## Trecho selecionado
<<<<

O LAGO DE CORUPUTUBA

A foto acima obtive em 1967 com a minha antiga Bieka. É o lago da Fazenda Coruputuba, em Pindamonhangaba.

terça-feira, 20 de dezembro de 2011

Puxando boi na cheia

O Jalo estava contente da vida. Entrava na água montado no burro, em pelo, com o laço na mão. Ele mesmo não nadava, não sabia. Quem nadava era o burro. Lá longe, nas ilhas, estava cheio de boi assustado com a água que continuava subindo, o Paraíba tinha engrossado de noite. Na ilha, laçava um boi e vinha puxando até a água. O burro, nadando, acabava rebocando o bicho que, assustado, queria sair para o lado, mas o burro soprava, não queria água nas narinas, aguentava o tranco e lá iam eles, até chegar na terra mais alta. E isto ia continuar até de noite, se não fosse o Seu Joca aparecer no alto do barranco, batendo o chicotinho na bota e fazendo com o braço: Vem!
O Jalo esfriou, perdeu a graça. O Zé Campero falava: “Ah lá, Jalo, o chefe tá chamando!” E dava risada, enquanto puxava mais um boizão. Dava risada a turma toda: O Zé Campero, o Renor, o Nilo, o Arlindo, cada um na sua montaria, espadanando água e rindo do aperto do Jalo.
Caramba, e tinham sido eles mesmos que puseram fogo no Jalo: “Vamo puxá boi na varge, vem judá a gente, ocê já tá grandinho, já é quase um home”. E agora ficavam tirando sarro só porque o Jalo ficou branco quando viu o Seu Joca no alto do barranco.

>>>>

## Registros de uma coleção
<<<<

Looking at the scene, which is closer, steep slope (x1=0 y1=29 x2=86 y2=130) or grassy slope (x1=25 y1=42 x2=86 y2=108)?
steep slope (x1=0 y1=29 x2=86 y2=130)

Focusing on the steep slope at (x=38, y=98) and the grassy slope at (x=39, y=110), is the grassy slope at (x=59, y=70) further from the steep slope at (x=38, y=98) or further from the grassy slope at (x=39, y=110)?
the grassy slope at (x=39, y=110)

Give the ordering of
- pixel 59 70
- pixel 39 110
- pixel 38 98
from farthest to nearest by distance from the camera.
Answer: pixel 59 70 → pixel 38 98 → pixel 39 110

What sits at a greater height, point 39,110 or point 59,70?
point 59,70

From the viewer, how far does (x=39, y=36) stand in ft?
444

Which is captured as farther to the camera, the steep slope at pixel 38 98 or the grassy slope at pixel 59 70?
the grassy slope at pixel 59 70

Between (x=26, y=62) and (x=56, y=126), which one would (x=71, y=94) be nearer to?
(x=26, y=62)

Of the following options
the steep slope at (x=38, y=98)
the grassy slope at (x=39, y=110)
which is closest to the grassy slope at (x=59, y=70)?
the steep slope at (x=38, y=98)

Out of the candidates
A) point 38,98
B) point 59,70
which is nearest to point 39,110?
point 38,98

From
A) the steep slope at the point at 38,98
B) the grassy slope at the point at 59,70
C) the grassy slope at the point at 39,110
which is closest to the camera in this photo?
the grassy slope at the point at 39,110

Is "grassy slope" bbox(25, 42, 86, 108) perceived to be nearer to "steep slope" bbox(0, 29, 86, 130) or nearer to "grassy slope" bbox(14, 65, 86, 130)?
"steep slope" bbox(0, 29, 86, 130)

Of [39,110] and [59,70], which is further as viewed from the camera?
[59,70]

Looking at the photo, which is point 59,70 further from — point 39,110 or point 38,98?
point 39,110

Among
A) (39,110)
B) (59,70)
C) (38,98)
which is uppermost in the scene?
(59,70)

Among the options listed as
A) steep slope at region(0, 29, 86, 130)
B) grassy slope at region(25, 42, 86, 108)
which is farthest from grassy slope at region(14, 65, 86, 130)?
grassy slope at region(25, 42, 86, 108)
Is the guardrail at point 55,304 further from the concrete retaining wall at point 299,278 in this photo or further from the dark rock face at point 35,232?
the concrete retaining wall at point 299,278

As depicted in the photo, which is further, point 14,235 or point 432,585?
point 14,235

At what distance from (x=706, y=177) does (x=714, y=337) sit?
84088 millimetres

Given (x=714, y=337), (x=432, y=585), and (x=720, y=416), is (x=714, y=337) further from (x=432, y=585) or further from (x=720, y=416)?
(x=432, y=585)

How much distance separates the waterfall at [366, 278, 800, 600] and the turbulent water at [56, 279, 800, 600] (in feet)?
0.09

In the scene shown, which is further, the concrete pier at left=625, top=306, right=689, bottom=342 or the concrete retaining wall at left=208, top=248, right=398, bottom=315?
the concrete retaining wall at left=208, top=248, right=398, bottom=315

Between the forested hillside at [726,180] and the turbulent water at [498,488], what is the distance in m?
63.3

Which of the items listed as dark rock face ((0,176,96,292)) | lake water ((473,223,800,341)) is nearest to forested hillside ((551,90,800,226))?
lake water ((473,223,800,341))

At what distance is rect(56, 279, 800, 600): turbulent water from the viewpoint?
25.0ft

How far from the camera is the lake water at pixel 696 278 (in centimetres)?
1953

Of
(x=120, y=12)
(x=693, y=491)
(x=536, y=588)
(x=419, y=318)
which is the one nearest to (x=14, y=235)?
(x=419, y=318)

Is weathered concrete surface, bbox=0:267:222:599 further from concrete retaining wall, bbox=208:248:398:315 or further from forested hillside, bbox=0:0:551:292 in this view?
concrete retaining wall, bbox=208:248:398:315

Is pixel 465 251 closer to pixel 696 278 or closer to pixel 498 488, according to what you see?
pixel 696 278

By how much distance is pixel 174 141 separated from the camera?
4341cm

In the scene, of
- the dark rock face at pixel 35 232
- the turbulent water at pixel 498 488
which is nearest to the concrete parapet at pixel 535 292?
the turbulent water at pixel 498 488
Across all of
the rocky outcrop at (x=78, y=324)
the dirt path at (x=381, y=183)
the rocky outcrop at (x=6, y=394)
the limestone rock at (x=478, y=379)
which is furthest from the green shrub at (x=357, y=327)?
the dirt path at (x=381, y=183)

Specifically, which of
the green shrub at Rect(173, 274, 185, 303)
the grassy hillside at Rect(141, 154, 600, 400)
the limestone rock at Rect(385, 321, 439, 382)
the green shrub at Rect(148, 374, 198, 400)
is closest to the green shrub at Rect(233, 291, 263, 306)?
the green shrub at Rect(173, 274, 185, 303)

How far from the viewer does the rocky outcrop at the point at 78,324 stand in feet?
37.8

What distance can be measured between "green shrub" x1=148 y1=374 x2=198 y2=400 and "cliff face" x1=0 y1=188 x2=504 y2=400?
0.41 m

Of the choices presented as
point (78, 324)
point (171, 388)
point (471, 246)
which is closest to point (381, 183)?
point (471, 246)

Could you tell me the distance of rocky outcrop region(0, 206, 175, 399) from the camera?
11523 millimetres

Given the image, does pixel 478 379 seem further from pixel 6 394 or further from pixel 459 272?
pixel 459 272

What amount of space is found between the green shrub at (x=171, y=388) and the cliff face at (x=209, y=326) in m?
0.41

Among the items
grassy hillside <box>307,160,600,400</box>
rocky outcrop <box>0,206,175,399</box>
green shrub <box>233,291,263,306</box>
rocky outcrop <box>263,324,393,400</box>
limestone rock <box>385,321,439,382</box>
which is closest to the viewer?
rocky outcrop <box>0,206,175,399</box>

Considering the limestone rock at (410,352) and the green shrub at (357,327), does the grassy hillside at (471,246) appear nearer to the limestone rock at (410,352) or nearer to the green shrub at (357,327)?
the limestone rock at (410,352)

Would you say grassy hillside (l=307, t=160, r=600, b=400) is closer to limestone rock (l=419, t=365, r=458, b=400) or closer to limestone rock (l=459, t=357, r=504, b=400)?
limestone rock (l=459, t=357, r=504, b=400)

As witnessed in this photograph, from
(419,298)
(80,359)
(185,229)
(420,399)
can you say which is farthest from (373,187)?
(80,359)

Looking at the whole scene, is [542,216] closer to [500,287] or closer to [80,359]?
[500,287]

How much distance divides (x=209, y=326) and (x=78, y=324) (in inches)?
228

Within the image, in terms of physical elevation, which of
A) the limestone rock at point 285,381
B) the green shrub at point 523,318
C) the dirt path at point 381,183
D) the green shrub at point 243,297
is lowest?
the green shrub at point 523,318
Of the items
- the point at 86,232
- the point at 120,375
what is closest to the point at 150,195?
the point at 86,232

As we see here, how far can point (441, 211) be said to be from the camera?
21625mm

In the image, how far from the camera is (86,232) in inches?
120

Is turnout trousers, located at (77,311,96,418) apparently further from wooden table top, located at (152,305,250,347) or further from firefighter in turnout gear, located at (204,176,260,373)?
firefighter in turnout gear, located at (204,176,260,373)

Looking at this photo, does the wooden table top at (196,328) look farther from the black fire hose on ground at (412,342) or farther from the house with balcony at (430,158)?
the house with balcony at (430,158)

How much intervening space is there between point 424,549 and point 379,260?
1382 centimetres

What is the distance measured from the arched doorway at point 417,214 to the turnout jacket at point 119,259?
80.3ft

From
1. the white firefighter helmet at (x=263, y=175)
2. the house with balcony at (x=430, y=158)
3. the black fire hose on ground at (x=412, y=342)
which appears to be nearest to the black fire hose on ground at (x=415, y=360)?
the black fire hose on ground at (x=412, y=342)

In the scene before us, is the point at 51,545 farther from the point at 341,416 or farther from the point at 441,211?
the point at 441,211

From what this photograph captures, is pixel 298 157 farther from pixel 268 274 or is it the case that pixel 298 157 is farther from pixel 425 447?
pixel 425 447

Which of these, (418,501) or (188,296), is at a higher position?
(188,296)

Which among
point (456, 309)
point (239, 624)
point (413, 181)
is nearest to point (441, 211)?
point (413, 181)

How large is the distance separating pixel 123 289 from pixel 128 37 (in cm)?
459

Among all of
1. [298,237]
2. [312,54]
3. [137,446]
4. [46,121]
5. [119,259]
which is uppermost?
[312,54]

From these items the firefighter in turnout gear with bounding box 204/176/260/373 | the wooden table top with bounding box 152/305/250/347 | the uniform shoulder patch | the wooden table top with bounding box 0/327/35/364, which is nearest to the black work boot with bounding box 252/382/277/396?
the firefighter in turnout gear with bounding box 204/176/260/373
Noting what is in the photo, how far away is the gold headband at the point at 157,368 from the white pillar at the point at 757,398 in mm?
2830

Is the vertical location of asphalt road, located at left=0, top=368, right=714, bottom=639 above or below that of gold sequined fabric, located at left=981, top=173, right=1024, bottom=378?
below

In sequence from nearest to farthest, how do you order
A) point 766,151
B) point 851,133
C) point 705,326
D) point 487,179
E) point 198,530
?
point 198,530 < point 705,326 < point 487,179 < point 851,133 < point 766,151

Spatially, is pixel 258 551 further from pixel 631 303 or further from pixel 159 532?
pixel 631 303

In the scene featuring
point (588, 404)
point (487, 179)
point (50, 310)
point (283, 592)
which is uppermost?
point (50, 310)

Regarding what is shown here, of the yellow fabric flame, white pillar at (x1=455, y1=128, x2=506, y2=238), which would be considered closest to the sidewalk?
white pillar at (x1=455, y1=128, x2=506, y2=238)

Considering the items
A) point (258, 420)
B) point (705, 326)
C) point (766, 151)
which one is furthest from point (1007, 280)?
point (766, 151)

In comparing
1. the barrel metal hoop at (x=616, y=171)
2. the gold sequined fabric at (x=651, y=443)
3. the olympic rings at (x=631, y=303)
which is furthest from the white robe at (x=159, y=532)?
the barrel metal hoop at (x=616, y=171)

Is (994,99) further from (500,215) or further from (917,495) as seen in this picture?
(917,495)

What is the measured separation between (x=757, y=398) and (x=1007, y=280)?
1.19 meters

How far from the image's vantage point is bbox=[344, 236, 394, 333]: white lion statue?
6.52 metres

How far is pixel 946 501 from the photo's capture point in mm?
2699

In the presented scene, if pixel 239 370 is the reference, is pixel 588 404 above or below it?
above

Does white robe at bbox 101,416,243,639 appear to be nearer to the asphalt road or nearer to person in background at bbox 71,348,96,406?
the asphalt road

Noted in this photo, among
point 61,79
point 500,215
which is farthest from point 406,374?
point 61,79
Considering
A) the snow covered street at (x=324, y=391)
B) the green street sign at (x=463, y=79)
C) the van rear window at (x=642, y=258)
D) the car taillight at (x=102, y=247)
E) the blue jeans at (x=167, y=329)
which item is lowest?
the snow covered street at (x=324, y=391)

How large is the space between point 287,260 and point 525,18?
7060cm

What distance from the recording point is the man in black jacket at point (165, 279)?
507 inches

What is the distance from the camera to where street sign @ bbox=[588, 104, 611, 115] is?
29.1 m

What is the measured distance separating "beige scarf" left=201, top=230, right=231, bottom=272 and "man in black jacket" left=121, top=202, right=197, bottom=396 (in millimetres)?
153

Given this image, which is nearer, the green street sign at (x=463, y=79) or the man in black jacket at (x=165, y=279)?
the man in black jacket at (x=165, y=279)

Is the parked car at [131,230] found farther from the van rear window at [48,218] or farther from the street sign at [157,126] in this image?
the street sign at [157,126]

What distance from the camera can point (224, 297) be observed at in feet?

>>>>

## Tarefa a cumprir
Devolva, letra por letra, a parte do texto sobre o boi puxado na cheia que vai de "O Jalo estava" até "o braço: Vem!", incluindo esses dois pontos.

## Resposta escrita
O Jalo estava contente da vida. Entrava na água montado no burro, em pelo, com o laço na mão. Ele mesmo não nadava, não sabia. Quem nadava era o burro. Lá longe, nas ilhas, estava cheio de boi assustado com a água que continuava subindo, o Paraíba tinha engrossado de noite. Na ilha, laçava um boi e vinha puxando até a água. O burro, nadando, acabava rebocando o bicho que, assustado, queria sair para o lado, mas o burro soprava, não queria água nas narinas, aguentava o tranco e lá iam eles, até chegar na terra mais alta. E isto ia continuar até de noite, se não fosse o Seu Joca aparecer no alto do barranco, batendo o chicotinho na bota e fazendo com o braço: Vem!